We recently had a meeting in Berlin with the Sovereign Tech Fund (STF) to evaluate the pilot round of their open source funding program which our community participated in. A big thanks to the people who worked on the projects in our community.
Now with the pilot round coming to an end soon, we have the chance to apply for further funding with the STF.
Let’s have a look through our community and identity the projects with the largest impact on Fortran.
A couple of suggestions to get the discussion going:
support for standard dependencies (MPI, Lapack, HDF5, …) in fpm
compiling stdlib to LLVM with LFortran
sponsor implementation of generics in GFortran and/or flang
language server integration between LFortran and the Modern Fortran VS Code extension
Please feel free to suggest topics here and/or you are interested in working on a particular project (yes, those are paid).
Integrate a Fortran compiler or a compiler collection such as gcc with a large language model. Given a user-defined task in English or another natural language, have the LLM generate Fortran code that is verified to compile. The LLM should accept compiler error and warning messages and use them to modify generated code.
That sounds to me somewhat out of scope for the STF, I would prefer to focus on projects that help building up our core projects and ensure long term maintainability, rather than creating new projects from scratch.
I need help with administration regarding invoices for STF. I already spent probably at least a dozen hours on it, and it is becoming quite a significant burden on me. Is there anybody here who has time to help out?
enable fpm to generate shared libraries (dll/so) such to help Fortran practitioners make their work available faster to other languages thread
An autodocstrings like this for Fortran within VS Code.
FORD would also deserve a review to enable more interactive documentations, à la Sphinx…
support of parametrized derived types… this would be an awesome feature if it wasn’t kind of half-backed in most compilers. (several threads in discourse on this topic)
Shout out to @awvwgk and STF for the great leadership on this opportunity.

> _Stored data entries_
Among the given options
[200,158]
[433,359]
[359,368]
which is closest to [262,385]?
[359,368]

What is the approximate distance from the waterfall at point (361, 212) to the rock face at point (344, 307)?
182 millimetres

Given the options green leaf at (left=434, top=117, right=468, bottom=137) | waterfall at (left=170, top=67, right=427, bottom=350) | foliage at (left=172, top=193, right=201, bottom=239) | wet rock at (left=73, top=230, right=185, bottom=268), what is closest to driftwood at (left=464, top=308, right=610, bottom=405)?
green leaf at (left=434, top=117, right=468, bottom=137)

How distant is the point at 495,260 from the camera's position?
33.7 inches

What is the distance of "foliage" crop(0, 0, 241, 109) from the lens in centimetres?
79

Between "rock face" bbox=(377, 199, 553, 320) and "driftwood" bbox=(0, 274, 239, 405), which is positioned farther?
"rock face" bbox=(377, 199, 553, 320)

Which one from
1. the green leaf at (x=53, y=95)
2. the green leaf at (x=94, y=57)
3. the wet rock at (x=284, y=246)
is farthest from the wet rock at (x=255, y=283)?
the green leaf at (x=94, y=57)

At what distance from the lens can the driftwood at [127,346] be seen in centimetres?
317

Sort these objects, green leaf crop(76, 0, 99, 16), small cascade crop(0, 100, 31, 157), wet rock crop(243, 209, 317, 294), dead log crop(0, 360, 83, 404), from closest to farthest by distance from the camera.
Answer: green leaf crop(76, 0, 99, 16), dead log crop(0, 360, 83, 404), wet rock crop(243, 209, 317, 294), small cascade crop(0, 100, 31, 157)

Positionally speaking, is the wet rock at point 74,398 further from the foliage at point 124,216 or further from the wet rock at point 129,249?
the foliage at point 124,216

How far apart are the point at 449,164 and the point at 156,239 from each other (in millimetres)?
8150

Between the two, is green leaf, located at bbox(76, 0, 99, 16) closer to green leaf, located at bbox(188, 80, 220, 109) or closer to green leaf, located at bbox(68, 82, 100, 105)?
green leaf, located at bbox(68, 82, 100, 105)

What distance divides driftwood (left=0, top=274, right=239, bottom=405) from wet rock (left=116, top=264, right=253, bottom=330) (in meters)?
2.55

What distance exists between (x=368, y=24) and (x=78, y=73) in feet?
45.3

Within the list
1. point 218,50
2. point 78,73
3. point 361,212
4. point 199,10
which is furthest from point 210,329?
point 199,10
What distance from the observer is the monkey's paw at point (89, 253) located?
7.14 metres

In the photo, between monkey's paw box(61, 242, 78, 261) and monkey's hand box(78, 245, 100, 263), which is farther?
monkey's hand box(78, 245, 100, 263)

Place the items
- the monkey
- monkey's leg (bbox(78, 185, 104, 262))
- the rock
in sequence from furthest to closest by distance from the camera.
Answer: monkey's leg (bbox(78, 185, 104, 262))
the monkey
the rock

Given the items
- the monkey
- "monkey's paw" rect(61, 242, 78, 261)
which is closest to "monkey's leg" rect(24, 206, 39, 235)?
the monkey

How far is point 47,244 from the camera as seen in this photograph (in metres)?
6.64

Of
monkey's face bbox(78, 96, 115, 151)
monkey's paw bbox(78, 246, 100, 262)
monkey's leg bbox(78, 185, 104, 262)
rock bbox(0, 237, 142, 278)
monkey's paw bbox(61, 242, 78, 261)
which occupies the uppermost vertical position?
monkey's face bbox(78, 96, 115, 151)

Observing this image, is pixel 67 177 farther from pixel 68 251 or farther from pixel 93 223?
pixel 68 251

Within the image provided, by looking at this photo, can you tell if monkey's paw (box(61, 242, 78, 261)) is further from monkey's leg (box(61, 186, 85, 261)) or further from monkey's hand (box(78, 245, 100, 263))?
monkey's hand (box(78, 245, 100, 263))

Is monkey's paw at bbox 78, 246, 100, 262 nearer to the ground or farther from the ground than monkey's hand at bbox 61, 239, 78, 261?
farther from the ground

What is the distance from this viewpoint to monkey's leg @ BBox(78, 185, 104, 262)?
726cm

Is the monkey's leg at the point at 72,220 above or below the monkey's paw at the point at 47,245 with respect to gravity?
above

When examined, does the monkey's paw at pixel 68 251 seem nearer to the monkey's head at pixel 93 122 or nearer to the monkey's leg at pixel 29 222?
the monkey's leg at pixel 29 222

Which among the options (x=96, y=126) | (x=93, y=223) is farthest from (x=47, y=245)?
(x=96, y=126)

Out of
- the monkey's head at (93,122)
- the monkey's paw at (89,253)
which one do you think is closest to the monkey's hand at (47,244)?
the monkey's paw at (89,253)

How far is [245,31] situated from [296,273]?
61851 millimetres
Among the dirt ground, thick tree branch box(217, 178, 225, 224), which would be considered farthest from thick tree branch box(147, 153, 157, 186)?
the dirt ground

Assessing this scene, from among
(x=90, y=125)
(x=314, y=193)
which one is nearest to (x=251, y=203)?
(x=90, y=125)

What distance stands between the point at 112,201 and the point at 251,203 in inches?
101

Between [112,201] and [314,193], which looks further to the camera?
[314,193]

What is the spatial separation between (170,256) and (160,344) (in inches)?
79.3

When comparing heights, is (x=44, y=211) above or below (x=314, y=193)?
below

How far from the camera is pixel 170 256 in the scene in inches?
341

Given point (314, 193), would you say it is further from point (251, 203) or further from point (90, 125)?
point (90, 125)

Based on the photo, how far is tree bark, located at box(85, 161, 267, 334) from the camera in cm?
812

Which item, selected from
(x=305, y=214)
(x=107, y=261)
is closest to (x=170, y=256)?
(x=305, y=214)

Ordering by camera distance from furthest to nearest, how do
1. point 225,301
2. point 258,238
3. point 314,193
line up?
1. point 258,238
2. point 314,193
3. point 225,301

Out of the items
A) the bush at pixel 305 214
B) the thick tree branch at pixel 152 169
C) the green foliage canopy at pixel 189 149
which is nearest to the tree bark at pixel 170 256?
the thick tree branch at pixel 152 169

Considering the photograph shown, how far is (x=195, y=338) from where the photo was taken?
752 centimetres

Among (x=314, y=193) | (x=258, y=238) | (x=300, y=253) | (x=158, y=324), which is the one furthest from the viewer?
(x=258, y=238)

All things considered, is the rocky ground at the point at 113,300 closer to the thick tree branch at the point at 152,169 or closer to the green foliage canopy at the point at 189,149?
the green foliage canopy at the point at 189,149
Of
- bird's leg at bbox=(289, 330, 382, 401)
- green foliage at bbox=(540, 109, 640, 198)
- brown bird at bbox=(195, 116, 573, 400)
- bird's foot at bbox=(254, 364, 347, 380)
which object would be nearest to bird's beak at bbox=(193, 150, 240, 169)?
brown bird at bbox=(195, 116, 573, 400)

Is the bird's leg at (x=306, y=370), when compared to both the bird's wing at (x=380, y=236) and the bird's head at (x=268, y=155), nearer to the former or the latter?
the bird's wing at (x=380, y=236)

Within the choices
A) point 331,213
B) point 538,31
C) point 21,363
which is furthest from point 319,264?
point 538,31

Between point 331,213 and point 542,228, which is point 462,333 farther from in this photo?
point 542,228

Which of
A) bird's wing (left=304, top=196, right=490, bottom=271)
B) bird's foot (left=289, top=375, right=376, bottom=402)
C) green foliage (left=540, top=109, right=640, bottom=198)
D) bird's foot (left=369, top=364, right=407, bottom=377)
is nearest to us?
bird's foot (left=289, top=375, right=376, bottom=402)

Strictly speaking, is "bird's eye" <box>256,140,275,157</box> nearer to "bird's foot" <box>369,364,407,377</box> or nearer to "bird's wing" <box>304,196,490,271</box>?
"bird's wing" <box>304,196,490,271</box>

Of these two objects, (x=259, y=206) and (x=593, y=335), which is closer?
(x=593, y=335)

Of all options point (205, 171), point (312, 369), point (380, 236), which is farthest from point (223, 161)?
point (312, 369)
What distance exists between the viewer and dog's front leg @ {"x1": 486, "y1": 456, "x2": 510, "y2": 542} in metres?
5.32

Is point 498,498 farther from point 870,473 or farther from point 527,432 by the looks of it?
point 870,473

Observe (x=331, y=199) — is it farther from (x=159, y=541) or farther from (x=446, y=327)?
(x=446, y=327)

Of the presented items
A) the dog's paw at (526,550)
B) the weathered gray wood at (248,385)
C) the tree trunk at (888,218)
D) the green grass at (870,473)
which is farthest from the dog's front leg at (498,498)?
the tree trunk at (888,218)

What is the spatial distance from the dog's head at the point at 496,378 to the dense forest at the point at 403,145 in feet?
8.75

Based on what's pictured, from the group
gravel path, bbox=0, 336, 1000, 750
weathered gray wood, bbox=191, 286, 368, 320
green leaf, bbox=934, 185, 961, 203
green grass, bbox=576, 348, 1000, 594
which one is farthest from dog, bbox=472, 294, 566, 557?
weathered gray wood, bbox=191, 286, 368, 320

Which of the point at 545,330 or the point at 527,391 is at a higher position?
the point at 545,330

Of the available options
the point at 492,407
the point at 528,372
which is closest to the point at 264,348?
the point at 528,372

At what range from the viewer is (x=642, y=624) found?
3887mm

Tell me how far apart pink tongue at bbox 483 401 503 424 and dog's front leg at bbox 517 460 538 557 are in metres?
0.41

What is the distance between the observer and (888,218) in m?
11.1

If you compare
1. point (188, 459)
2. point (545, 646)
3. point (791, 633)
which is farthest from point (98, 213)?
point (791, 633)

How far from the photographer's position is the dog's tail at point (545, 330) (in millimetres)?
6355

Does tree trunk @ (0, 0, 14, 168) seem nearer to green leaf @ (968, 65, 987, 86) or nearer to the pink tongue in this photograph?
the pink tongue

> _Task 1_
In the Fortran funding discussion, update the part between "A couple of" and "modify generated code.", inclusive, putting "Flang" wherever "LFortran" appears.
> _Task 2_
According to the Fortran funding discussion, in which city was the meeting with the Sovereign Tech Fund held?
> _Task 3_
Turn the paragraph of the Fortran funding discussion that begins "Integrate a Fortran compiler" into a short list that keeps its main facts.
The lines after the Fortran funding discussion are separate material.

> _Your solution 1_
A couple of suggestions to get the discussion going:
support for standard dependencies (MPI, Lapack, HDF5, …) in fpm
compiling stdlib to LLVM with Flang
sponsor implementation of generics in GFortran and/or flang
language server integration between Flang and the Modern Fortran VS Code extension
Please feel free to suggest topics here and/or you are interested in working on a particular project (yes, those are paid).
Integrate a Fortran compiler or a compiler collection such as gcc with a large language model. Given a user-defined task in English or another natural language, have the LLM generate Fortran code that is verified to compile. The LLM should accept compiler error and warning messages and use them to modify generated code.

> _Your solution 2_
In Berlin.

> _Your solution 3_
- Integrate a Fortran compiler or a compiler collection such as gcc with a large language model.
- Given a user-defined task in English or another natural language, the LLM generates Fortran code that is verified to compile.
- The LLM accepts compiler error and warning messages and uses them to modify the generated code.